Generate model archiver files for torchserve¶
Setup¶
- Your ~/.kube/config should point to a cluster with KServe installed.
- Your cluster's Istio Ingress gateway must be network accessible.
1. Create PV and PVC¶
Create a Persistent volume and volume claim. This document uses amazonEBS PV. For AWS EFS storage you can refer to AWS EFS storage
1.1 Create PV¶
Edit volume id in pv.yaml file
kubectl apply -f pv.yaml
Expected Output
$ persistentvolume/model-pv-volume created
1.2 Create PVC¶
kubectl apply -f pvc.yaml
Expected Output
$ persistentvolumeclaim/model-pv-claim created
2 Create model store files layout and copy to PV¶
We create a pod with the PV attached to copy the model files and config.properties for generating model archive file.
2.1 Create pod for copying model store files to PV¶
kubectl apply -f pvpod.yaml
Expected Output
$ pod/model-store-pod created
2.2 Create model store file layout on PV¶
2.2.1 Create properties.json file¶
This file has model-name, version, model-file name, serialized-file name, extra-files, handlers, workers etc. of the models.
[
{
"model-name": "mnist",
"version": "1.0",
"model-file": "",
"serialized-file": "mnist_cnn.pt",
"extra-files": "",
"handler": "mnist_handler.py",
"min-workers" : 1,
"max-workers": 3,
"batch-size": 1,
"max-batch-delay": 100,
"response-timeout": 120,
"requirements": ""
},
{
"model-name": "densenet_161",
"version": "1.0",
"model-file": "",
"serialized-file": "densenet161-8d451a50.pth",
"extra-files": "index_to_name.json",
"handler": "image_classifier",
"min-workers" : 1,
"max-workers": 3,
"batch-size": 1,
"max-batch-delay": 100,
"response-timeout": 120,
"requirements": ""
}
]
2.2.2 Copy model and its dependent Files¶
Copy all the model and dependent files to the PV in the structure given below. An empty config folder, a model-store folder containing model name as folder name. Within that model folder, the files required to build the marfile.
├── config
├── model-store
│ ├── densenet_161
│ │ ├── densenet161-8d451a50.pth
│ │ ├── index_to_name.json
│ │ └── model.py
│ ├── mnist
│ │ ├── mnist_cnn.pt
│ │ ├── mnist_handler.py
│ │ └── mnist.py
│ └── properties.json
2.2.3 Create folders for model-store and config in PV¶
kubectl exec -it model-store-pod -c model-store -n kserve-test -- mkdir /pv/model-store/
kubectl exec -it model-store-pod -c model-store -n kserve-test -- mkdir /pv/config/
2.3 Copy model files and config.properties to the PV¶
kubectl cp model-store/* model-store-pod:/pv/model-store/ -c model-store -n kserve-test
kubectl cp config.properties model-store-pod:/pv/config/ -c model-store -n kserve-test
2.4 Delete pv pod¶
Since amazon EBS provide only ReadWriteOnce mode, we have to unbind the PV for use of model archiver.
kubectl delete pod model-store-pod -n kserve-test
3 Generate model archive file and server configuration file¶
3.1 Create model archive pod and run model archive file generation script¶
kubectl apply -f model-archiver.yaml -n kserve-test
3.2 Check the output and delete model archive pod¶
Verify mar files and config.properties
kubectl exec -it margen-pod -n kserve-test -- ls -lR /home/model-server/model-store
kubectl exec -it margen-pod -n kserve-test -- cat /home/model-server/config/config.properties
3.3 Delete model archiver¶
kubectl delete -f model-archiver.yaml -n kserve-test

* [MATERIAL]:

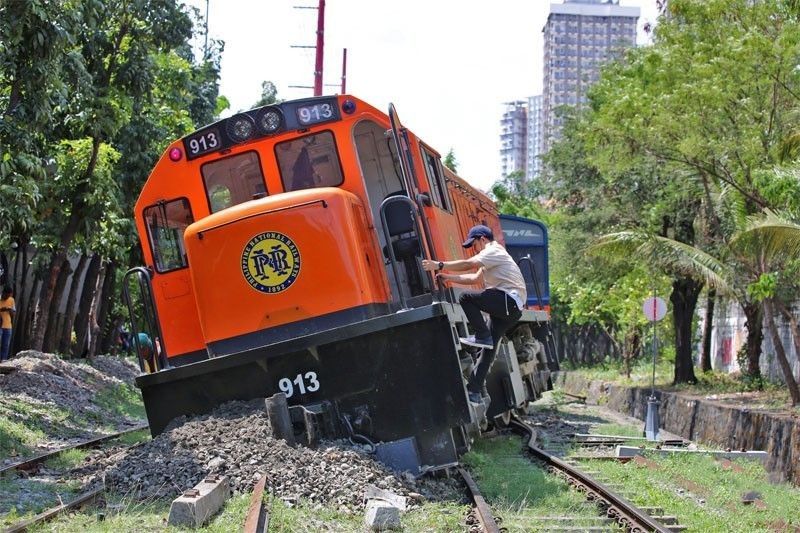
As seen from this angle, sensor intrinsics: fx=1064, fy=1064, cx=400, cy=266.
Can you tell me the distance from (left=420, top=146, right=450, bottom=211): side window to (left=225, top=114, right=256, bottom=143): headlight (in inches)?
64.4

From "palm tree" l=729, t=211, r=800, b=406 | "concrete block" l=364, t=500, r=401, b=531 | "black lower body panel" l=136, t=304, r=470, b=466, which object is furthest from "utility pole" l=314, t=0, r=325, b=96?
"concrete block" l=364, t=500, r=401, b=531

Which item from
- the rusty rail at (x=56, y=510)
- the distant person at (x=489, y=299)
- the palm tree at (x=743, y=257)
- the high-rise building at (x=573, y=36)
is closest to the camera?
the rusty rail at (x=56, y=510)

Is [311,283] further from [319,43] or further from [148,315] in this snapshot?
[319,43]

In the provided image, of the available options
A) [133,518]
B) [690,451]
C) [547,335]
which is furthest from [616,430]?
[133,518]

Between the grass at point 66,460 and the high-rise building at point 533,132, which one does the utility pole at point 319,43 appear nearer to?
the grass at point 66,460

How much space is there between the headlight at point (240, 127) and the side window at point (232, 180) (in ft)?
0.55

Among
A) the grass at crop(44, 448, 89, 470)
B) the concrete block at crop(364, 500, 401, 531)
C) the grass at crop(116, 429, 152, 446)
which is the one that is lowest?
the grass at crop(116, 429, 152, 446)

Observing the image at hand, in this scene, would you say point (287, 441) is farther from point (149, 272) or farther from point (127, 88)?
point (127, 88)

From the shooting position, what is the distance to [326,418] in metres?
9.38

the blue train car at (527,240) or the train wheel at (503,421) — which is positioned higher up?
the blue train car at (527,240)

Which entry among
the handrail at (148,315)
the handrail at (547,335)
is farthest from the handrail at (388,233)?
the handrail at (547,335)

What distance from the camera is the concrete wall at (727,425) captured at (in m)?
14.6

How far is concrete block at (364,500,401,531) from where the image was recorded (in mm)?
7586

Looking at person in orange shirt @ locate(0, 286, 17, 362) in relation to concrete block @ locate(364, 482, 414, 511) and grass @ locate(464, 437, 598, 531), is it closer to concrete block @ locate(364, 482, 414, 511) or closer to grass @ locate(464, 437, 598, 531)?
grass @ locate(464, 437, 598, 531)
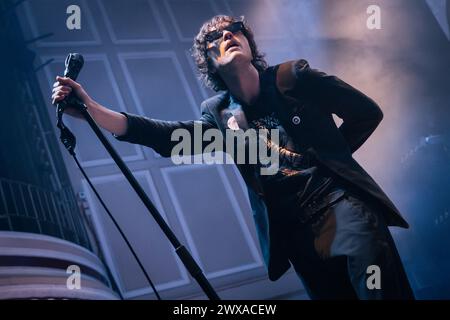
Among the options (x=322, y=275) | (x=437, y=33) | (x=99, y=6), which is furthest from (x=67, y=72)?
(x=437, y=33)

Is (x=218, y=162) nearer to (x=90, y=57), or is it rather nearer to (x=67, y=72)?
(x=90, y=57)

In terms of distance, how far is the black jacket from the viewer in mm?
1628

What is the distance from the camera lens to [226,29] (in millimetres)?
1988

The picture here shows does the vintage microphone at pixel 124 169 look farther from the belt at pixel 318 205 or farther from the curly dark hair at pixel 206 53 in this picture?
the curly dark hair at pixel 206 53

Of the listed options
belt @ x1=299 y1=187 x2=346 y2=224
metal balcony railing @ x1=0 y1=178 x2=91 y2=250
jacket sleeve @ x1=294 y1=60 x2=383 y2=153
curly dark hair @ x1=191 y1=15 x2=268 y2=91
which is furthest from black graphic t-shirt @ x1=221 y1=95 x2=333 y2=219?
metal balcony railing @ x1=0 y1=178 x2=91 y2=250

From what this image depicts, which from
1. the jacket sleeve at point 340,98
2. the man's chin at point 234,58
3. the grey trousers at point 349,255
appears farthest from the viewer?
the man's chin at point 234,58

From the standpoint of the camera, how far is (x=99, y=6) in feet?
14.6

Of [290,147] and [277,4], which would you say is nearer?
[290,147]

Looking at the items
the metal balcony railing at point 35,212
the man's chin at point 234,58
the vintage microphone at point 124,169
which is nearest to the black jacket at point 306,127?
the man's chin at point 234,58

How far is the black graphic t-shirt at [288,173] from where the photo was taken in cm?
159

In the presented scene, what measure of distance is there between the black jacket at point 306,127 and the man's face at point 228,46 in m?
0.21

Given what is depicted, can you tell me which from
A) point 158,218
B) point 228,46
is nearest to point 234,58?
point 228,46

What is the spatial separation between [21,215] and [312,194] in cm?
171

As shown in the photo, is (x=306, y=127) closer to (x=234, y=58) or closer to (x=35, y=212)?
(x=234, y=58)
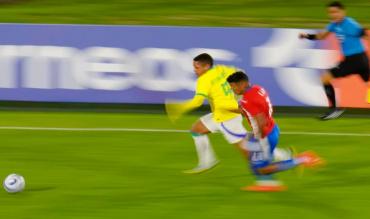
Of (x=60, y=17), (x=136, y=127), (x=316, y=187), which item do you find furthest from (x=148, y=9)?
(x=316, y=187)

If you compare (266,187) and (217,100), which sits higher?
(217,100)

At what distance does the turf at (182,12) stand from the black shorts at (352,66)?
721 centimetres

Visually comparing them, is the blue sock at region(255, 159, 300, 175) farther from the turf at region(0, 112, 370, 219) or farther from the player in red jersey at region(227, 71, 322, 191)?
the turf at region(0, 112, 370, 219)

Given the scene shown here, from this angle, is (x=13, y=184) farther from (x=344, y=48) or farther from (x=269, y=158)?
(x=344, y=48)

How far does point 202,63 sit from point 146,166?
1.98 meters

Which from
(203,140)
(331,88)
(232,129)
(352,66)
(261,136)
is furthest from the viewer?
(331,88)

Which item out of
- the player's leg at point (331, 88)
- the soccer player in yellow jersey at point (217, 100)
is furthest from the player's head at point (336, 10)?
the soccer player in yellow jersey at point (217, 100)

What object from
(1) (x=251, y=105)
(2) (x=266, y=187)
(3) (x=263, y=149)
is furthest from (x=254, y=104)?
(2) (x=266, y=187)

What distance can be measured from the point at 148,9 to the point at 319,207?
15656mm

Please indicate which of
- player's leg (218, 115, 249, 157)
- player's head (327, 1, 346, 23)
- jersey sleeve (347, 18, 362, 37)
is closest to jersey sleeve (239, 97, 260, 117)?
player's leg (218, 115, 249, 157)

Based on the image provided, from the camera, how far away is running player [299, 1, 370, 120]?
1464cm

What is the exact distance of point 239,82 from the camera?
10.1 m

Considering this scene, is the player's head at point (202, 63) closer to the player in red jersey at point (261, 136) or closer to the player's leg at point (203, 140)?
the player's leg at point (203, 140)

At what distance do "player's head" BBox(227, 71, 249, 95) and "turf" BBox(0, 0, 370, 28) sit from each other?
1256 centimetres
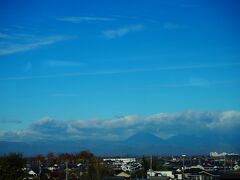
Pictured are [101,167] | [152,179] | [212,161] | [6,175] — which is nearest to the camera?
[6,175]

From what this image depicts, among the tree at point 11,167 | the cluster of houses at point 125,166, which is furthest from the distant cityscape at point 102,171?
the cluster of houses at point 125,166

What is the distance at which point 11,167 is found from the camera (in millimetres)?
38469

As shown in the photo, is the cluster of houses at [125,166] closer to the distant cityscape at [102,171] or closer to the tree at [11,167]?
the distant cityscape at [102,171]

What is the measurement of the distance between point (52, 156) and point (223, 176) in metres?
81.0

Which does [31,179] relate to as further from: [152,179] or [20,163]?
[152,179]

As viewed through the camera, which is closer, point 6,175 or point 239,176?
point 239,176

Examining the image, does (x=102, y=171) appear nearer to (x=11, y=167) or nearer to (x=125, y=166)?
(x=11, y=167)

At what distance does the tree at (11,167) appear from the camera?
124ft

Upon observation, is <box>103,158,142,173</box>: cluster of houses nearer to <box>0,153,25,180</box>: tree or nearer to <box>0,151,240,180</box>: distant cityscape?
<box>0,151,240,180</box>: distant cityscape

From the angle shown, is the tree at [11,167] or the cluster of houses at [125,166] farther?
the cluster of houses at [125,166]

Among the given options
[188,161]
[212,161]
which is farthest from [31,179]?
[212,161]

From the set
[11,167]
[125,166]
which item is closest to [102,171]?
[11,167]

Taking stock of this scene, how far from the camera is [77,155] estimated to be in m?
89.2

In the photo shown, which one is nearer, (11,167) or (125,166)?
(11,167)
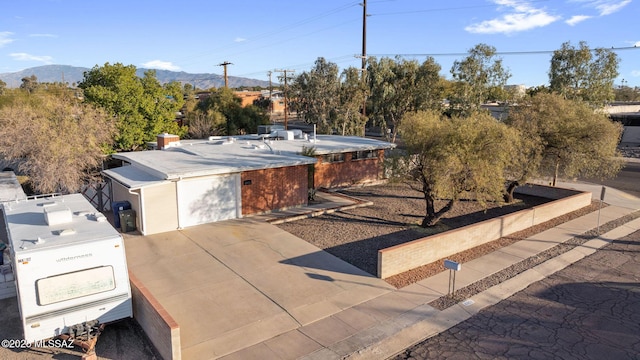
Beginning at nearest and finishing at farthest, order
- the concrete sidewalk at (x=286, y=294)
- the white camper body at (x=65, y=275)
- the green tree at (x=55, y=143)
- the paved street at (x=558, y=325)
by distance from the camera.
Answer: the white camper body at (x=65, y=275) → the paved street at (x=558, y=325) → the concrete sidewalk at (x=286, y=294) → the green tree at (x=55, y=143)

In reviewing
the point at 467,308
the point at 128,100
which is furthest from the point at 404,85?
the point at 467,308

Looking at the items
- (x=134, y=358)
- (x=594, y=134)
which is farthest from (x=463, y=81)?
(x=134, y=358)

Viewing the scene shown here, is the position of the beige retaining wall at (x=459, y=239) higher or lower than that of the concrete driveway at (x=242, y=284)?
higher

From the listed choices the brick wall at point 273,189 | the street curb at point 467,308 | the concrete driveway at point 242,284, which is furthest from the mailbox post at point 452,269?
the brick wall at point 273,189

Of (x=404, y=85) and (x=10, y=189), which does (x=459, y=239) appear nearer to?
(x=10, y=189)

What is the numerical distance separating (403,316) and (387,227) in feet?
23.5

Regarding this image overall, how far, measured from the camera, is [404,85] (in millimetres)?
34094

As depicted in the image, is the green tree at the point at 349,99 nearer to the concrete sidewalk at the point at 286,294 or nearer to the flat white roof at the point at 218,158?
the flat white roof at the point at 218,158

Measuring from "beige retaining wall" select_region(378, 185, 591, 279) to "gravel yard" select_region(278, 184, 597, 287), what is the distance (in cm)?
24

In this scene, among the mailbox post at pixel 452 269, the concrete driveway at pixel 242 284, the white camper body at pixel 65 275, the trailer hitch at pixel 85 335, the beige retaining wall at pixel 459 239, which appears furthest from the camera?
the beige retaining wall at pixel 459 239

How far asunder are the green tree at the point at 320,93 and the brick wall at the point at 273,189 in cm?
1501

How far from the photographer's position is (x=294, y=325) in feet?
31.9

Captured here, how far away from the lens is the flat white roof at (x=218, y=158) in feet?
54.4

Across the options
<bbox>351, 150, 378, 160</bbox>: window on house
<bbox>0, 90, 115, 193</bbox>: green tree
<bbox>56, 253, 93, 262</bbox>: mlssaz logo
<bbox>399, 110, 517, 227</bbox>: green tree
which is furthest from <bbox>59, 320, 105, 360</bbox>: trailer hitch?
<bbox>351, 150, 378, 160</bbox>: window on house
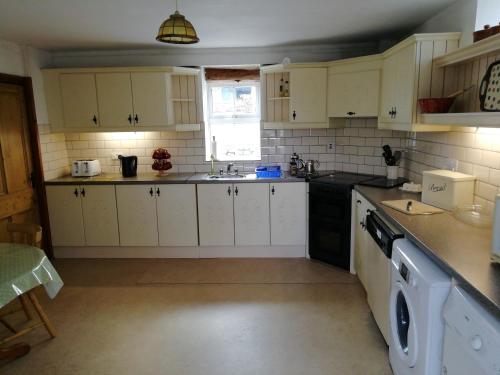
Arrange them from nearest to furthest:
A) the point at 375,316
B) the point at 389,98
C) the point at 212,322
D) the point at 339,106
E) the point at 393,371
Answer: the point at 393,371 → the point at 375,316 → the point at 212,322 → the point at 389,98 → the point at 339,106

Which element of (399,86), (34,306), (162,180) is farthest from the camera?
(162,180)

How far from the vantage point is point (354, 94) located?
11.9ft

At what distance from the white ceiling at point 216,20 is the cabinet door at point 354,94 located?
0.42m

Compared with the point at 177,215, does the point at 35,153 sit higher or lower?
higher

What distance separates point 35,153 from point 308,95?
302 centimetres

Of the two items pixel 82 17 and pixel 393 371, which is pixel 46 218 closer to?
pixel 82 17

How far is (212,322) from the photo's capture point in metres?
2.81

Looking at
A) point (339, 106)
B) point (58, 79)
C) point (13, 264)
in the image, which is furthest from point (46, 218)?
point (339, 106)

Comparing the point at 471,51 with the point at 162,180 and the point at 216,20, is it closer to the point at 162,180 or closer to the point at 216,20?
the point at 216,20

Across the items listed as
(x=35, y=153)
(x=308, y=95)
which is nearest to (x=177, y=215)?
(x=35, y=153)

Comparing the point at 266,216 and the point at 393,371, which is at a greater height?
the point at 266,216

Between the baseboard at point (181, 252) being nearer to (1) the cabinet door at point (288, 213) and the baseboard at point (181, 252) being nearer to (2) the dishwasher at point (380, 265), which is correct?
(1) the cabinet door at point (288, 213)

* [WRITTEN INSTRUCTION 1]: Name every YAML file that the torchserve guide passes to a kubectl apply command.
* [WRITTEN INSTRUCTION 2]: Reproduce everything in the torchserve guide from "Generate model archiver" down to "be network accessible.", word for word.

* [FULL RESPONSE 1]: pv.yaml, pvc.yaml, pvpod.yaml, model-archiver.yaml

* [FULL RESPONSE 2]:
Generate model archiver files for torchserve¶
Setup¶
- Your ~/.kube/config should point to a cluster with KServe installed.
- Your cluster's Istio Ingress gateway must be network accessible.